But I had some limits. I would restrain myself on putting entire loops or nested expression on one line just to "save space".

I used regular expressions, but sometimes would match multiple times instead of all in one giant unreadable "efficient" expression.

and then, I looked at other people's perl. GAH! I guess other people can "express themselves in perl", but rarely was it beautiful or kind, it was statistically worse and closer to vomit.

I like python now. more sanity, (somewhat) more likely that different people will solve a problem with similar and/or readable code.

by the way, very powerful article (even if I intensely dislike the code)

The person who wrote this code might be a genius, but learning to read it isn’t going to make anyone smart. It’s basically obfuscated assembly code.

For the APL fans (or haters) Unicomp makes keycaps with APL symbols for their (excellent) Model M mechanical keyboards.

> "Opinions on his coding style are divided, though general consensus seems to be that it's incomprehensible."

I wholeheartedly concur with popular opinion. It's like writing a program in obfuscated code.

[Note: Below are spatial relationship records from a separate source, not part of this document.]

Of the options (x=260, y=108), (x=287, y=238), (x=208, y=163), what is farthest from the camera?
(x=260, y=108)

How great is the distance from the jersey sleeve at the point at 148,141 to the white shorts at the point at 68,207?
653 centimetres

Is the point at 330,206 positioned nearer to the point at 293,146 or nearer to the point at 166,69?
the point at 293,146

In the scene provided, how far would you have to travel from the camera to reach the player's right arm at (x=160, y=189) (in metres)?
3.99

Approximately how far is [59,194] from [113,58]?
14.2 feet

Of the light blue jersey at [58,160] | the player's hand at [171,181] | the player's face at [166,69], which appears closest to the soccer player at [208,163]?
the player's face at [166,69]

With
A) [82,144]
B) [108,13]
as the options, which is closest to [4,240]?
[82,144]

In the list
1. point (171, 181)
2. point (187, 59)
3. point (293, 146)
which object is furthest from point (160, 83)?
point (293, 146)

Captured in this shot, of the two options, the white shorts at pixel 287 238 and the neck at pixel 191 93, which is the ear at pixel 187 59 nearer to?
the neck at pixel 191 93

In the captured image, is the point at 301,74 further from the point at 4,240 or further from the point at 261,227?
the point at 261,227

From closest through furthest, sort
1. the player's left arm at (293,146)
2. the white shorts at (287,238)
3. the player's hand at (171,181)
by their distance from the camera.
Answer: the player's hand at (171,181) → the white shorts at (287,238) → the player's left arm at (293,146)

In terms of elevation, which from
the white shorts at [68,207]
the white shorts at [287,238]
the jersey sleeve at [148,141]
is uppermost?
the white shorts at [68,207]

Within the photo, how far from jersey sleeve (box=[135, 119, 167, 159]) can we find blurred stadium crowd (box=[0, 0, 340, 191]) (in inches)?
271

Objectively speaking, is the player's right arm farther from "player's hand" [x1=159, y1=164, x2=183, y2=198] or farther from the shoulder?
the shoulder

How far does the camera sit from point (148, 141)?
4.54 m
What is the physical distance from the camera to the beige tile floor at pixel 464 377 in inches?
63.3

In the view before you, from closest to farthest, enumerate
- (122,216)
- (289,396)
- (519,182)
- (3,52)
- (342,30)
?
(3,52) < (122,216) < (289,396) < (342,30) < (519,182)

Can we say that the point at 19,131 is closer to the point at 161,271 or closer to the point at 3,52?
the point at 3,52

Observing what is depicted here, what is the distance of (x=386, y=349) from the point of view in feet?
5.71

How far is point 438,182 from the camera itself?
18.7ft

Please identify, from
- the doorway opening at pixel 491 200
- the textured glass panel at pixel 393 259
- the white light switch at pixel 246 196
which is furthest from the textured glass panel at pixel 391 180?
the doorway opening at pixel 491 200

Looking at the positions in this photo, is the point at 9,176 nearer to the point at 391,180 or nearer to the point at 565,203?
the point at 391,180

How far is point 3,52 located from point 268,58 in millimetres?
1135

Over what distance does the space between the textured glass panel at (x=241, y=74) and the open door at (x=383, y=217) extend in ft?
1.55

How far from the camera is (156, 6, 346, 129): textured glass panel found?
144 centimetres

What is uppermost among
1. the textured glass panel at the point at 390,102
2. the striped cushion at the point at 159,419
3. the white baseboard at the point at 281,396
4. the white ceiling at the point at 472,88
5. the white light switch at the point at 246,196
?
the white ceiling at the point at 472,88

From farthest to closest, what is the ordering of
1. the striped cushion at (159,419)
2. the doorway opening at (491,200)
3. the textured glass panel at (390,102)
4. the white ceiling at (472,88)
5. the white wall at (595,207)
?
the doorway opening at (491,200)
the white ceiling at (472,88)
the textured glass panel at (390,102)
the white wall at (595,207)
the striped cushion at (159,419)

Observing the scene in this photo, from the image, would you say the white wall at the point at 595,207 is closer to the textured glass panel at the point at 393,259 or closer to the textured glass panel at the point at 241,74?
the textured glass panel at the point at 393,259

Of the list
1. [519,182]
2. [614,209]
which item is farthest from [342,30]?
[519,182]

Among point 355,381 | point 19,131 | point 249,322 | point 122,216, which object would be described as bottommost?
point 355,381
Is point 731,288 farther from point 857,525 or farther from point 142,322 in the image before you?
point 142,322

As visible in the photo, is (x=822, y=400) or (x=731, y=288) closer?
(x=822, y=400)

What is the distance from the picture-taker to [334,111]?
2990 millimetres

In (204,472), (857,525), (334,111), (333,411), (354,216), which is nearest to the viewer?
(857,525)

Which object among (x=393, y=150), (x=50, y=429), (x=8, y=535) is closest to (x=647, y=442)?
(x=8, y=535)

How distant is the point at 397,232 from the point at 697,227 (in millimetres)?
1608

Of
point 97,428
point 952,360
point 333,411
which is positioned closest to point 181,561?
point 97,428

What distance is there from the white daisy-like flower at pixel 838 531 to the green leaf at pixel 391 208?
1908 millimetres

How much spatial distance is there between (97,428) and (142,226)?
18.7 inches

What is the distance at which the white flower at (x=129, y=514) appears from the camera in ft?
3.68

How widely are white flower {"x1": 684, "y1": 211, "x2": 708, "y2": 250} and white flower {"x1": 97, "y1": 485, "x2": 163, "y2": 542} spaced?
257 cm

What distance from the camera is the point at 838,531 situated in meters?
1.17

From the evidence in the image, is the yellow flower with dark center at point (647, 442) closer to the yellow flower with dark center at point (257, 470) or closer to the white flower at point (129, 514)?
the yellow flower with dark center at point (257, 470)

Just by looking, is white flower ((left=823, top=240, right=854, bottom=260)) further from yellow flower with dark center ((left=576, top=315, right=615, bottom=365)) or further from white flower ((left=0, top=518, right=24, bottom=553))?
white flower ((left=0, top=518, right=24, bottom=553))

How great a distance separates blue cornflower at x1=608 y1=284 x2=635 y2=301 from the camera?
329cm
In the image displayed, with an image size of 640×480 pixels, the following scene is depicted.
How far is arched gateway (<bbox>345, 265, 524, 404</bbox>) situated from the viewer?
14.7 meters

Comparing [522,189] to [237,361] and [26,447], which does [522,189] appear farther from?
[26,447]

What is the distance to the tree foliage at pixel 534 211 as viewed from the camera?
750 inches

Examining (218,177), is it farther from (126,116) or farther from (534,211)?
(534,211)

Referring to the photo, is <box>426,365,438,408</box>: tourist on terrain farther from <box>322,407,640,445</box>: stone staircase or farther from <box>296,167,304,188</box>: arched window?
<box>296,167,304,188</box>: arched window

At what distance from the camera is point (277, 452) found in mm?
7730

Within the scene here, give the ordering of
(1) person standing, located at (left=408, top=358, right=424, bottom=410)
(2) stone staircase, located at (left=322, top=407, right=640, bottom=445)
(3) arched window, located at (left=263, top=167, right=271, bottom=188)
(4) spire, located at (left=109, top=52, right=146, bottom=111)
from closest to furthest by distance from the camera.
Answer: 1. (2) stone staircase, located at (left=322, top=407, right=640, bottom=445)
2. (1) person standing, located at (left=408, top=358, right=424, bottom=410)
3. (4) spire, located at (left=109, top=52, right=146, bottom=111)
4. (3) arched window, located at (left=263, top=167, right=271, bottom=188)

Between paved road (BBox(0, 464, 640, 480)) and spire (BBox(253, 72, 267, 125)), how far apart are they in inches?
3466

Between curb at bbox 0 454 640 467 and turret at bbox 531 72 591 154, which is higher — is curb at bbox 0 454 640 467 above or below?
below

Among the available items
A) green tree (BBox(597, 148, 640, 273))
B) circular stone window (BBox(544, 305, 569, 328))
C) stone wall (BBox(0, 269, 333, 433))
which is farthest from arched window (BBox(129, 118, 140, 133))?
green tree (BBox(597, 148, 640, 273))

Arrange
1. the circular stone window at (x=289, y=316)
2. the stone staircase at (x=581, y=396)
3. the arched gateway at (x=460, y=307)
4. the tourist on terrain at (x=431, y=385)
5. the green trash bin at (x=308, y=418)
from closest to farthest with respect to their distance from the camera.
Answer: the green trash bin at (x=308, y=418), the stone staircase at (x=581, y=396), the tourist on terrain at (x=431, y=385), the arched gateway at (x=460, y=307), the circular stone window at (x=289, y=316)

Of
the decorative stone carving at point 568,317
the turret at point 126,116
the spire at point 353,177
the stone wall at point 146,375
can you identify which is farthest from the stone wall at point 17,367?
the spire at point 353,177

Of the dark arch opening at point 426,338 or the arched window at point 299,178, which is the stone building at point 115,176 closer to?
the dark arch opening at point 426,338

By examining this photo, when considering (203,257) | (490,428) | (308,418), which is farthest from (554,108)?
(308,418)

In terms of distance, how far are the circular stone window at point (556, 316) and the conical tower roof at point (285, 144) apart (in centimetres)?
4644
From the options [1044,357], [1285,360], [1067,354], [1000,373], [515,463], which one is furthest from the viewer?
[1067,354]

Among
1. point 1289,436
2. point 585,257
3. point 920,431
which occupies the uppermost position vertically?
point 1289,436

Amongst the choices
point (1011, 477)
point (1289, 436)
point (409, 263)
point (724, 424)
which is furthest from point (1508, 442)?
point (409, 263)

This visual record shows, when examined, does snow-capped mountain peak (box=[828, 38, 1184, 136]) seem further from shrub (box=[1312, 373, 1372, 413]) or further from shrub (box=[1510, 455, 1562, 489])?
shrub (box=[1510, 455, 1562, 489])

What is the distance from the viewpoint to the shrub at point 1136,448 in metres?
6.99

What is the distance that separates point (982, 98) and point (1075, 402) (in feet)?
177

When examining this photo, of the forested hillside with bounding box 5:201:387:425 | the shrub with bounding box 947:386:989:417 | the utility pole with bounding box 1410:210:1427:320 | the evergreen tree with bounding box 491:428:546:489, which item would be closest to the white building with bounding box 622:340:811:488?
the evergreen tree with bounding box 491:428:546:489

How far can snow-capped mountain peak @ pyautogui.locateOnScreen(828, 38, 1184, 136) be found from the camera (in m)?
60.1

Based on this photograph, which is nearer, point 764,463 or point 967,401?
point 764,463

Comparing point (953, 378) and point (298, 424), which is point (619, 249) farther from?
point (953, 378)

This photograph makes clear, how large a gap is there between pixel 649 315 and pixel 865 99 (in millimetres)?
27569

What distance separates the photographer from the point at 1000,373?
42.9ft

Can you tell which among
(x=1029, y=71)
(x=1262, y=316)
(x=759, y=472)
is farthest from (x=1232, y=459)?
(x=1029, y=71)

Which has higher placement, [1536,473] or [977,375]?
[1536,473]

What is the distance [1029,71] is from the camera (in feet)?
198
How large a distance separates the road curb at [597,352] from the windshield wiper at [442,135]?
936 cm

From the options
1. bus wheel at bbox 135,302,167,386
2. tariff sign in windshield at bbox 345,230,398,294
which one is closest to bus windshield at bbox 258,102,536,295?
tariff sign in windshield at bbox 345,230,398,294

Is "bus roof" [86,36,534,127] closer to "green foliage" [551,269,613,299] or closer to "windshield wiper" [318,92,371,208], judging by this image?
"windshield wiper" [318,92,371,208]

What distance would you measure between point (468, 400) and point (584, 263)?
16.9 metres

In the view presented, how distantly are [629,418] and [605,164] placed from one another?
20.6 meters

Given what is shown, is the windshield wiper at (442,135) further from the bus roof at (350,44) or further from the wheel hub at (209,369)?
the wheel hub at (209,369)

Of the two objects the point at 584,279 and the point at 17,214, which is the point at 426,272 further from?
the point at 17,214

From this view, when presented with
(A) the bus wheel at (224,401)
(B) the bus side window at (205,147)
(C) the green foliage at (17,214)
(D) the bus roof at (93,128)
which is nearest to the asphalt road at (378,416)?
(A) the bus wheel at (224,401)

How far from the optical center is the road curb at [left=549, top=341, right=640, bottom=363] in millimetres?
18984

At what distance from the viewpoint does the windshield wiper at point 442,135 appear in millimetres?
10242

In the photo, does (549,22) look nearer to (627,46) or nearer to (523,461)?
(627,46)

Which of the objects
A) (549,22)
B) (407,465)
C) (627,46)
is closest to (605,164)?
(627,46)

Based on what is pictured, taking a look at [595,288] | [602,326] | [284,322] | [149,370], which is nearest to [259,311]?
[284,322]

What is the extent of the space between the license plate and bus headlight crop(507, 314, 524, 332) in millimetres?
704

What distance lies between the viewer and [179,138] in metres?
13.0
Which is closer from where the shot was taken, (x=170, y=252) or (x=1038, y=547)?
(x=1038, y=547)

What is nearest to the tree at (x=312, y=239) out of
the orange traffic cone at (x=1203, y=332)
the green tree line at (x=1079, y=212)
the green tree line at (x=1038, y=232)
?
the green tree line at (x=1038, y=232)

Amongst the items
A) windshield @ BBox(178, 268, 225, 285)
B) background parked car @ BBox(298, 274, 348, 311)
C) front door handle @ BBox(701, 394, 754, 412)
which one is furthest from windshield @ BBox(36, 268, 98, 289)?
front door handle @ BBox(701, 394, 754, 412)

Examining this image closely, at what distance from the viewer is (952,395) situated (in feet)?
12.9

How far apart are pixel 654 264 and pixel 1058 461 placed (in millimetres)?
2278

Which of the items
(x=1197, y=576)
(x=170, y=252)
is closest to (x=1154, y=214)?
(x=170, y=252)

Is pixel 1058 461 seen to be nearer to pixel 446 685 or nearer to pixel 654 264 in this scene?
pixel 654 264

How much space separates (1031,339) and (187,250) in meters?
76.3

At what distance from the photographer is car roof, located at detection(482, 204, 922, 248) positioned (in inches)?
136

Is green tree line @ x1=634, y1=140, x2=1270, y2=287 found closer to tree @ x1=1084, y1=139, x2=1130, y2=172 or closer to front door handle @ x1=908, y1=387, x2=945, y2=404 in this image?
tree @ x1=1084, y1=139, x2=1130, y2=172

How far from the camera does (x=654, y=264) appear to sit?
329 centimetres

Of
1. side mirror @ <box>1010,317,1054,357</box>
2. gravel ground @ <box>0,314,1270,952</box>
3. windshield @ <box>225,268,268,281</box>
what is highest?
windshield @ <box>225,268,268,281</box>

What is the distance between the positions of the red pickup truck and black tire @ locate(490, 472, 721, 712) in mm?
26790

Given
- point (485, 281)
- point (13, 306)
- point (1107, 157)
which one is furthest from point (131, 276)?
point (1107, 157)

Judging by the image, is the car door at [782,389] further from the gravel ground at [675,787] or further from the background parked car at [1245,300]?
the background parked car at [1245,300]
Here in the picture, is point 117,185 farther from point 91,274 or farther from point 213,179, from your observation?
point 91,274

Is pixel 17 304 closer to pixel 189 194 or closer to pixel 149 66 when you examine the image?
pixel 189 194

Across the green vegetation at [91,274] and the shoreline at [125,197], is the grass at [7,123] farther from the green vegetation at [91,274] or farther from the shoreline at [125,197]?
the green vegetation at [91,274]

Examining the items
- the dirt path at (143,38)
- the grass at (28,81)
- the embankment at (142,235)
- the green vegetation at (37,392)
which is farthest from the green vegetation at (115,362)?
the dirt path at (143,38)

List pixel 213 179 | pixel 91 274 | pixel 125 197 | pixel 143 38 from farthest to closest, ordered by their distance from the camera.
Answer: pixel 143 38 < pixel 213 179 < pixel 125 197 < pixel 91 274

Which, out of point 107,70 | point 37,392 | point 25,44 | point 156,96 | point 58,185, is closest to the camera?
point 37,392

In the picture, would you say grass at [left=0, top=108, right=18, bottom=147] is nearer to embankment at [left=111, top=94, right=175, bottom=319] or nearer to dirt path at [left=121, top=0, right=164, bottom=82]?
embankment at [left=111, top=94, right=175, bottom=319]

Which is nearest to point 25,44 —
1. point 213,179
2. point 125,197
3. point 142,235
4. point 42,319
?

Hmmm... his way of basically making C work like APL made me wonder: Is there a programming language out there that defines its own syntax in some sort of header and then uses that syntax for the actual code?

Reminds me of a Python codebase I used to work with

The company was originally a bunch of Access/VB6 programmers.

Then they wrote their VB code in PHP.

And then they wrote their PHP code in Python. It was disgusting.

Ah yes... very tempting to ask an AI to refactor some large Java program (pick your language) "in the style of Arthur Whitney".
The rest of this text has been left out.